== Exercise ==
Starting at the line that contains "phylum: Chordata", repeat each line exactly until the records end, keeping both the first and the last.

Stored data entries:
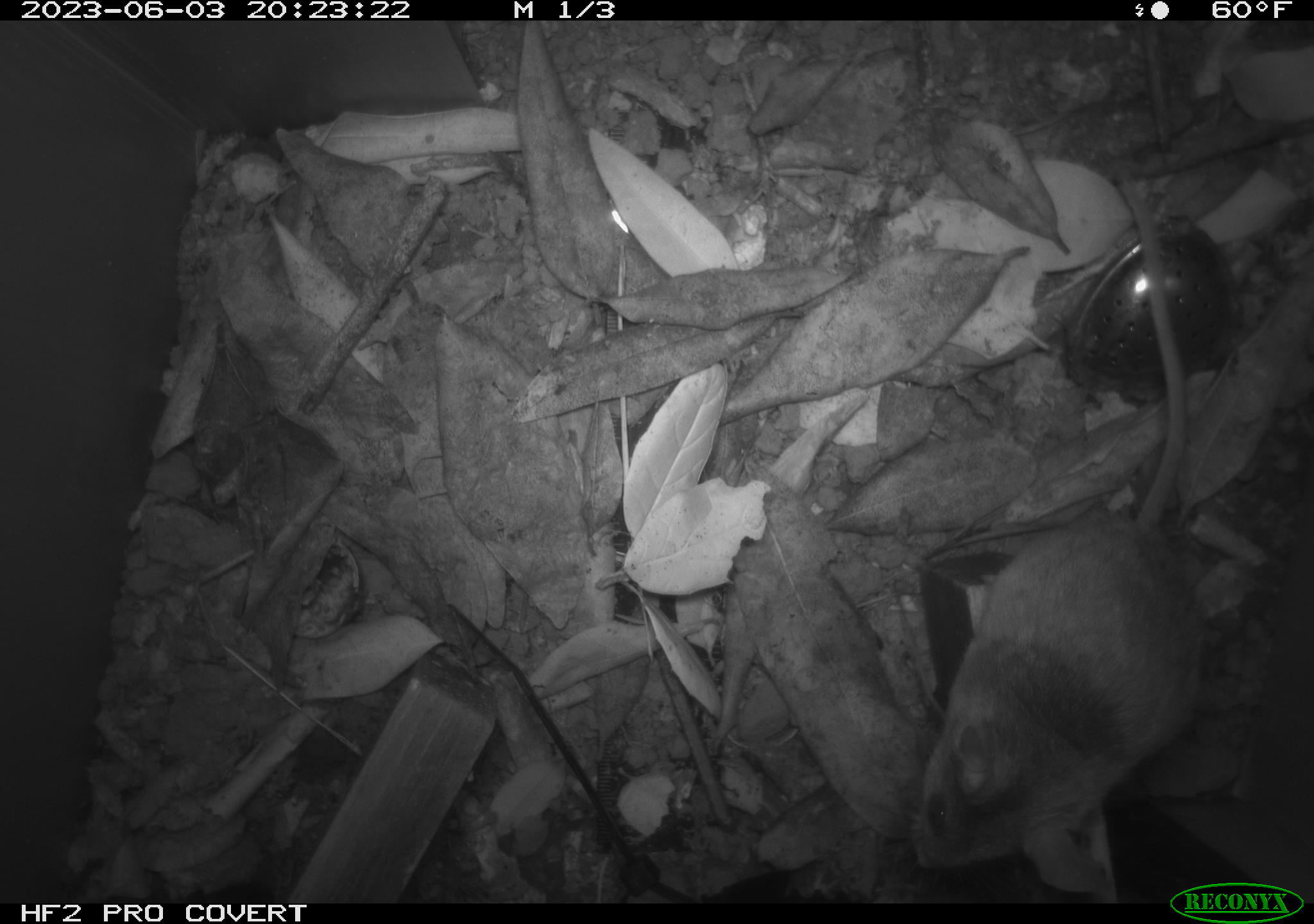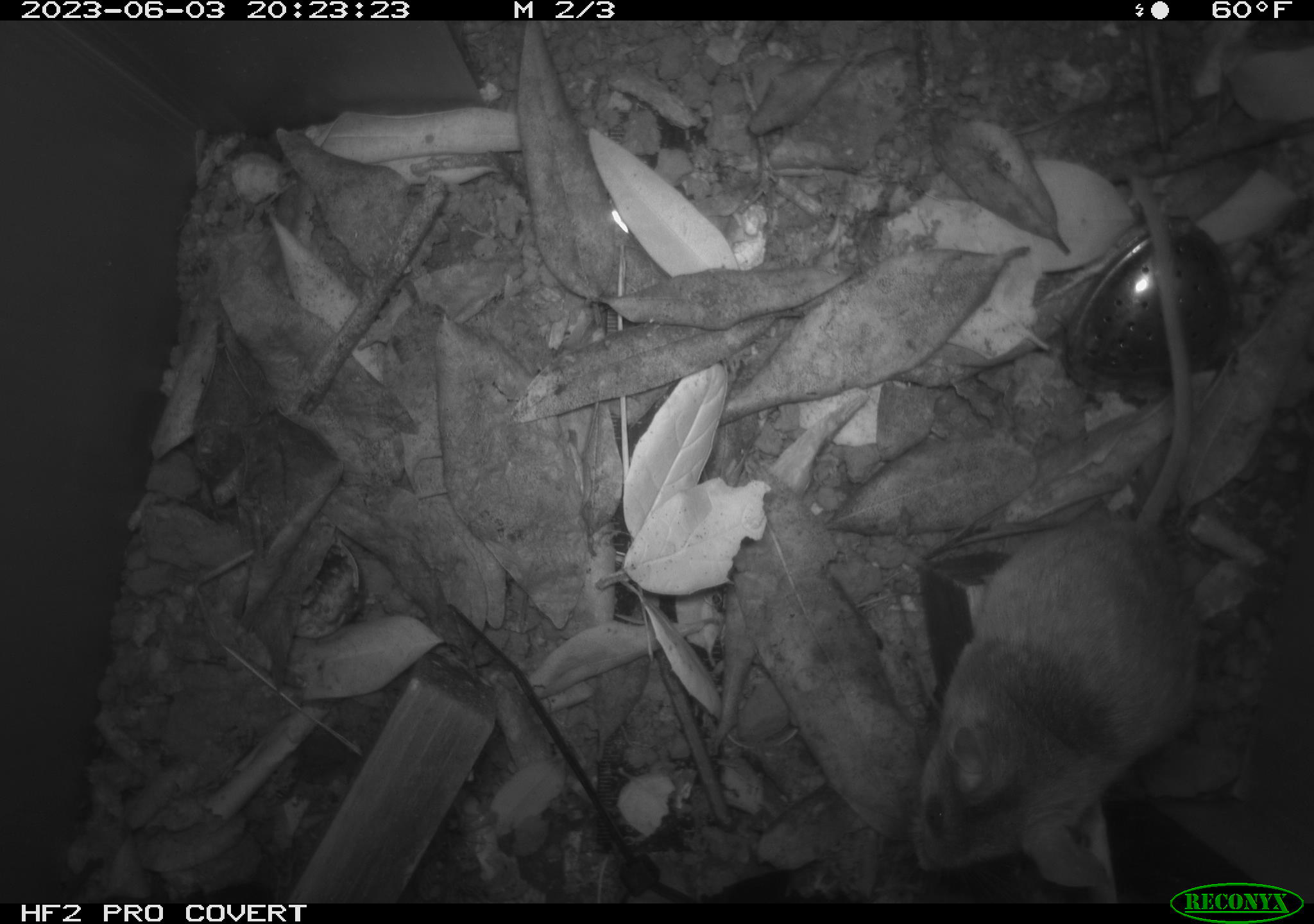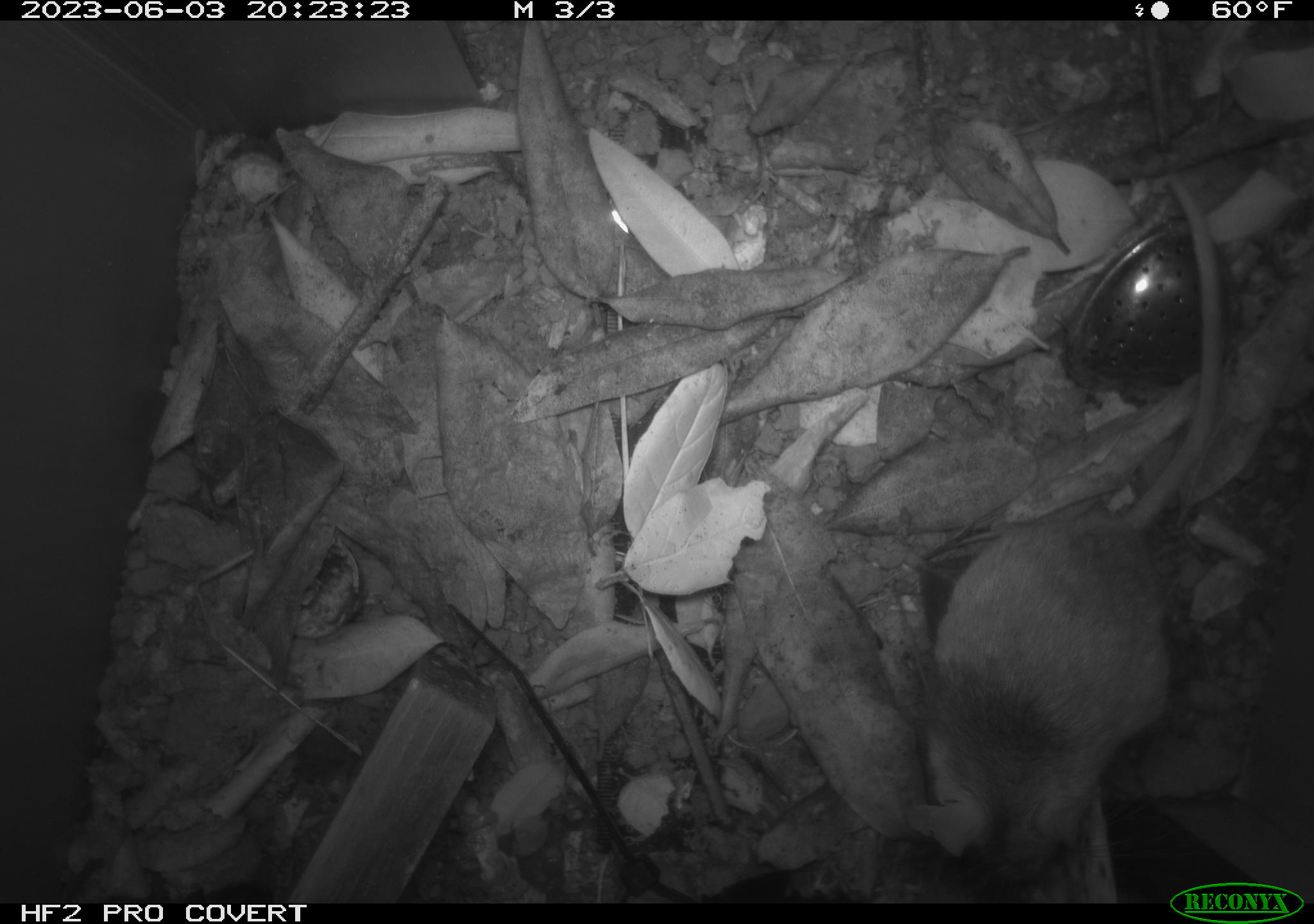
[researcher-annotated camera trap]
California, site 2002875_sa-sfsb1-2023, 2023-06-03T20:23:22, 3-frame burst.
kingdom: Animalia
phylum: Chordata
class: Mammalia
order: Rodentia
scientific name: Rodentia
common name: mouse species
Mouse species (Rodentia).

== Worked solution ==
phylum: Chordata
class: Mammalia
order: Rodentia
scientific name: Rodentia
common name: mouse species
Mouse species (Rodentia).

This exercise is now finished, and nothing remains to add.